Si tant est qu’un lien clair puisse être établi entre les trois forces de ce «système globalitaire» (p. 84) et les événements de 2012, il faudrait probablement le chercher du côté de la deuxième et, surtout, de la troisième. Un ancien premier ministre du Québec («Grossevoix Lucien Bouchard», p. 13), un ancien ministre des finances («Ubu-Bachand», passim) et des financiers («les Paul Desmarais de ce monde, père et fils», p. 19) feraient partie de ces «pantins» toujours prêts à écraser les autres sans se rendre compte que la logique du monde tel qu’il va a programmé qu’ils seront eux aussi écrasés à leur tour. La situation québécoise ne serait qu’une manifestation de plus d’une déréliction généralisée, un exemple de plus parmi ceux que Chamberland empile les uns sur les autres tout au long du deuxième chapitre.

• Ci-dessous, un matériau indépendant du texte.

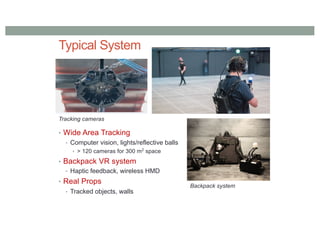 Typical System
• Wide Area Tracking
• Computer vision, lights/reflective balls
• > 120 cameras for 300 m2
space
• Backpack VR system
• Haptic feedback, wireless HMD
• Real Props
• Tracked objects, walls
Tracking cameras
Backpack system
 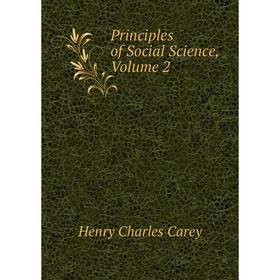 

Книга Principles of Social Science, Volume 2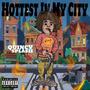 HOTTEST IN MY CITY (Explicit)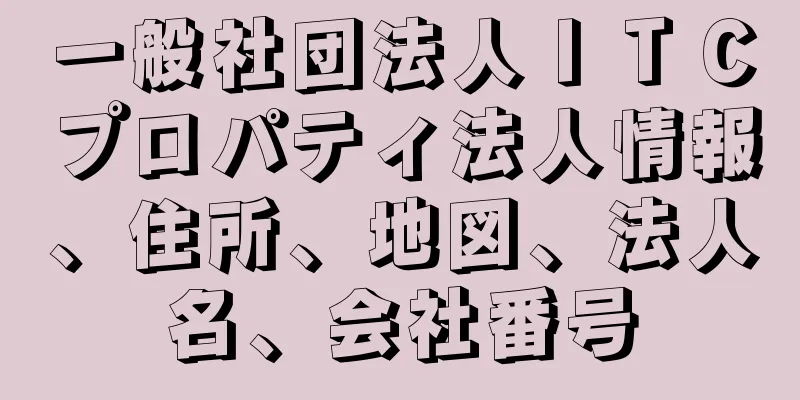 一般社団法人ＩＴＣプロパティ法人情報、住所、地図、法人名、会社番号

S’il n’évoque les grèves étudiantes de 2012 qu’allusivement, les Pantins de la destruction permet néanmoins de poser une question à l’ensemble des textes les abordant : pourquoi écrire sur elles ?

Certains se contenteront de rapporter, presque sur le vif, ce qui a été vécu. D’autres voudront prendre du recul et essayer de comprendre ce qui s’est passé, voire de proposer des pistes de solution. D’autres, enfin, utiliseront la fiction pour problématiser la crise sociale. Ceux-là postulent l’existence d’un interlocuteur : à interpeler, à convaincre, à séduire — à qui s’adresser.

Pendant les 100 premières pages de l’essai de Paul Chamberland (qui en compte 109), il n’en va pas de même. Le lecteur est placé devant un soliloque. La basse continue de ce «véritable manifeste citoyen» (quatrième de couverture) est l’indignation contre la situation du monde. Y est postulée une fin inéluctable. Un point de comparaison est sans cesse présent : le nazisme. Que répondre à une phrase comme «Les puissants d’aujourd’hui, puisqu’ils en ont les moyens, entendent assujettir à leur règne l’humanité entière» (p. 57) ? Ce cri est à prendre ou à laisser.

Il faut attendre le troisième chapitre, et tardivement dans ce chapitre, pour voir se dessiner quelque chose de l’ordre de la sortie de l’état de crise. Un «Nous» apparaît (p. 100-101), auquel une forme de «résistance» est proposée. Personne n’est à même de mettre un frein aux forces de Thanatos, mais des choix éthiques s’offrent tout de même à ceux qui refusent «l’avancée de l’inhumain» (p. 85).

Pareille position est parfaitement légitime. Elle confine néanmoins au solipsisme.

 

Référence

Chamberland, Paul, les Pantins de la destruction, Montréal, Poètes de brousse, coll. «Essai libre», 2012, 109 p.